Set exercise 1:
Answer these questions from the forum thread:
(a) What rifle will the writer's son use when he takes Hunter's Safety?
(b) How many of the shooting test's rounds are scored?
(c) From what distance do the test-takers shoot?
Set exercise 2:
Write out the part of the forum thread starting with "What about the" and going on through "to feel bad.", word for word.
Set exercise 3:
According to the forum thread, why does the writer expect his son to outshoot the child with a scope beside him? Explain in one to three sentences.

Article:
When I was a kid, losing was a motivation to get better. Now losing gets you a trophy.

What about the kid in the next lane that shoots a worse group than the kid with open sights? Do you feel sorry for him?

There's a reason nature has winners and losers.

When my boy takes Hunter's Safety, he will shoot a Remington 510 with open sights that I bought for him when he was negative 2 months old. And he'll shoot circles around the kid with a scope next to him. That's because shooting will be a way of life for him to put dinner on the table, not some silly competition to see who gets to feel bad.


----------



## Elkaholic2 (Feb 24, 2013)

The shooting test is a total of 35 rounds. 30 are scored and you need 15 in a group to pass. 

5- practice round at bullseye in prone position
10- standing at the squirrel in standing position
10- kneeling or standing at the rabbit 
10- prone at the rabbit.

They shoot at 50 feet.
Open or scoped sights are fine.

Listed records:
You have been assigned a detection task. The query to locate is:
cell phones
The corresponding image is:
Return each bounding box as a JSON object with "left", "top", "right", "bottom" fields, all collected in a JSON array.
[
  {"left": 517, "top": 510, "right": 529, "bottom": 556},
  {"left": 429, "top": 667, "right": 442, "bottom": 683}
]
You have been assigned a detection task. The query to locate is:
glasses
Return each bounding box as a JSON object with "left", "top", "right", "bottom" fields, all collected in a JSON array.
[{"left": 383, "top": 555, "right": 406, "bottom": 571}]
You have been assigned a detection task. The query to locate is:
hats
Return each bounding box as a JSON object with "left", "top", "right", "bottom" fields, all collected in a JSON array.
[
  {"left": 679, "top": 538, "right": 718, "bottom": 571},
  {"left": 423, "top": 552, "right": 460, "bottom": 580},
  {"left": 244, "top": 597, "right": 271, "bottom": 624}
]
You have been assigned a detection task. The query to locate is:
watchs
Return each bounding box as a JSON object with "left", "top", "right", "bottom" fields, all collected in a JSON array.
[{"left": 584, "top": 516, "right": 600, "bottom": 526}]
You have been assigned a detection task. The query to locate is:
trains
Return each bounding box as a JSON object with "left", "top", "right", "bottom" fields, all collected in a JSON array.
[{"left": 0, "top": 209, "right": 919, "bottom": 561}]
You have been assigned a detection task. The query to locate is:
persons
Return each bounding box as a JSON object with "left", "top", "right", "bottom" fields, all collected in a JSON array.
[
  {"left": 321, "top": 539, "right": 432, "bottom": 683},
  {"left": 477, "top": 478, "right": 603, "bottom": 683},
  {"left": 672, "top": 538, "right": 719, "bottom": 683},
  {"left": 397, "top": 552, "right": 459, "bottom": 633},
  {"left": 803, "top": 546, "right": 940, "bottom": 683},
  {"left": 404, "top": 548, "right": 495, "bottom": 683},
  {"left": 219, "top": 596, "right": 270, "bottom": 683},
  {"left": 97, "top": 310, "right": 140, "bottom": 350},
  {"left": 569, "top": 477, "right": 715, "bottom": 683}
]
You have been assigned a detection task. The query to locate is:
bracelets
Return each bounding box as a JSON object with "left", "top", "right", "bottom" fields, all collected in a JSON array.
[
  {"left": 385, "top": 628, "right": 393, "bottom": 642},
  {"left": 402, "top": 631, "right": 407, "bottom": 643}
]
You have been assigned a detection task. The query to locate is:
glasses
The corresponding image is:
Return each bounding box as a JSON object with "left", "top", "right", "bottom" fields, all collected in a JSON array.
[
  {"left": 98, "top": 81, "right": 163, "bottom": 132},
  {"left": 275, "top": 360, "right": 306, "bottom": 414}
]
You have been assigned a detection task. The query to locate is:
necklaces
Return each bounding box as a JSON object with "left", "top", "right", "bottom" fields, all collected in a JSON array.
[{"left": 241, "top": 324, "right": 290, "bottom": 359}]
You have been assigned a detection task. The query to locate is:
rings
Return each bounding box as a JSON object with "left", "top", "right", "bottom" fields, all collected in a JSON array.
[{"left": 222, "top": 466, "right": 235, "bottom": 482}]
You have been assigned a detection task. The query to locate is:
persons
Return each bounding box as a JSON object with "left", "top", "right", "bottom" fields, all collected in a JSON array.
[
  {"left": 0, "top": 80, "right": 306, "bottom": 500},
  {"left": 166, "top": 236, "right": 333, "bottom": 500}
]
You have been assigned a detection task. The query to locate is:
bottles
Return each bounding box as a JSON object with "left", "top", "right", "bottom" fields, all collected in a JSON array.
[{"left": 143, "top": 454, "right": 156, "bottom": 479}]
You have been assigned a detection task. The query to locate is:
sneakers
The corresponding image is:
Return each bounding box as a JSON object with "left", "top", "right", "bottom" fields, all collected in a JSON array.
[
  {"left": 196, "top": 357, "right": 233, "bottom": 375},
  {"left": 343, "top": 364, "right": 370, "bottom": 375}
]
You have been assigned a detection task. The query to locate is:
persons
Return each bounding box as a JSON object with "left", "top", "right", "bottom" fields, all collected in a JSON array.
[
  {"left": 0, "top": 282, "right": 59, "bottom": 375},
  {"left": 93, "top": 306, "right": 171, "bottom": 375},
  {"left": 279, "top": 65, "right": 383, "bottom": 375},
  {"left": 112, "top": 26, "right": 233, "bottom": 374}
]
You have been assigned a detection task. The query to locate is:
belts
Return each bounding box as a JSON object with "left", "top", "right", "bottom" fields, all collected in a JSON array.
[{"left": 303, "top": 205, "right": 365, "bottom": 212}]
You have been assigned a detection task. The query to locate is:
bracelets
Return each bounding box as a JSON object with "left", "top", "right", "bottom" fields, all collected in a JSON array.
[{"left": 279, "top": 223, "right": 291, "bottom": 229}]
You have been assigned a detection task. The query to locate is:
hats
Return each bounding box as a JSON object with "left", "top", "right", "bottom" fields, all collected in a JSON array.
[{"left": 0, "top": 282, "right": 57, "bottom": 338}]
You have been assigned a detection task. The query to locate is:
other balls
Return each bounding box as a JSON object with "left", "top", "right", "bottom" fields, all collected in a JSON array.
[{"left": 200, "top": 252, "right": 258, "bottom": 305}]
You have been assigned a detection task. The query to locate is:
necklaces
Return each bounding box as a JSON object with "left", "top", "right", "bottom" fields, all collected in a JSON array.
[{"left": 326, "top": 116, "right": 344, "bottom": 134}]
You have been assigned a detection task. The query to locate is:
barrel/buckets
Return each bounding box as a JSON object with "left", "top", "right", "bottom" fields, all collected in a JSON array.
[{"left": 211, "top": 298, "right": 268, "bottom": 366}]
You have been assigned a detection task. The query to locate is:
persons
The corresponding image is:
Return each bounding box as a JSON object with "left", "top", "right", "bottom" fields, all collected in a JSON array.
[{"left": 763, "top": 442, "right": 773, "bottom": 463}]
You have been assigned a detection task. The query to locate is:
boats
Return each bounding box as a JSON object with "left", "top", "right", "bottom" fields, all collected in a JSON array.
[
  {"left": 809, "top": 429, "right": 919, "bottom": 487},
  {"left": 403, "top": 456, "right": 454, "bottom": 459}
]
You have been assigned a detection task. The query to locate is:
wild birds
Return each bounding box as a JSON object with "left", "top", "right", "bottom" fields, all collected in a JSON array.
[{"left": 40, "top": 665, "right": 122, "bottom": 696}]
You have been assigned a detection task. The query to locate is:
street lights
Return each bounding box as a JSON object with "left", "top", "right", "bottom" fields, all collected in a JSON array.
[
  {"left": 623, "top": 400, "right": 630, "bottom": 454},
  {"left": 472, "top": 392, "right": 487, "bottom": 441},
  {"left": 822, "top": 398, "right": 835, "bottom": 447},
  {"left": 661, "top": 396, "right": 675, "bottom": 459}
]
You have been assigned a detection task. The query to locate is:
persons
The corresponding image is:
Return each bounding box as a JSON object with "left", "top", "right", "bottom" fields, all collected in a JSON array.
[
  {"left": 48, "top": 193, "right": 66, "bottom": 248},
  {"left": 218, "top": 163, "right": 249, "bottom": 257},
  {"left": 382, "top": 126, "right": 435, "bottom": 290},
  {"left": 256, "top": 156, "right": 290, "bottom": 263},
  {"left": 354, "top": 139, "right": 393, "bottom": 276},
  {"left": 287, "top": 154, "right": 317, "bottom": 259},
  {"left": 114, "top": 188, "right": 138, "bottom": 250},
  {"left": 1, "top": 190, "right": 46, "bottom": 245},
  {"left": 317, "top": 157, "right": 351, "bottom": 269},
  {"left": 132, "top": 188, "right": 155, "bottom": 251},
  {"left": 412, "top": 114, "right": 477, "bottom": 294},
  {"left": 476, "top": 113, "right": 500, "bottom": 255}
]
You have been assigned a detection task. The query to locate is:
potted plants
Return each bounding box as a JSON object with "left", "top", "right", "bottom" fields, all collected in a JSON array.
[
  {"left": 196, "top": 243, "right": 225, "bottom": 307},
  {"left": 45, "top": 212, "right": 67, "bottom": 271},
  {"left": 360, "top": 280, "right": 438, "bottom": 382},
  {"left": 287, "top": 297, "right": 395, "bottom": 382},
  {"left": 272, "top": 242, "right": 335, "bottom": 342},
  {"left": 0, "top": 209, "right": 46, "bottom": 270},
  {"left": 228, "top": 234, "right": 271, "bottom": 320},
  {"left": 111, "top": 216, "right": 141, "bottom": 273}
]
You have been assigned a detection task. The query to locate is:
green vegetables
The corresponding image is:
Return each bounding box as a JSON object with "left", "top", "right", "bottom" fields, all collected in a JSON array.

Reply 1:
(a) A Remington 510 with open sights.
(b) 30 of the 35 rounds.
(c) 50 feet.

Reply 2:
What about the kid in the next lane that shoots a worse group than the kid with open sights? Do you feel sorry for him?

There's a reason nature has winners and losers.

When my boy takes Hunter's Safety, he will shoot a Remington 510 with open sights that I bought for him when he was negative 2 months old. And he'll shoot circles around the kid with a scope next to him. That's because shooting will be a way of life for him to put dinner on the table, not some silly competition to see who gets to feel bad.

Reply 3:
For his son, shooting will be a way of life and a means of putting dinner on the table. It will not be a silly competition to see who gets to feel bad.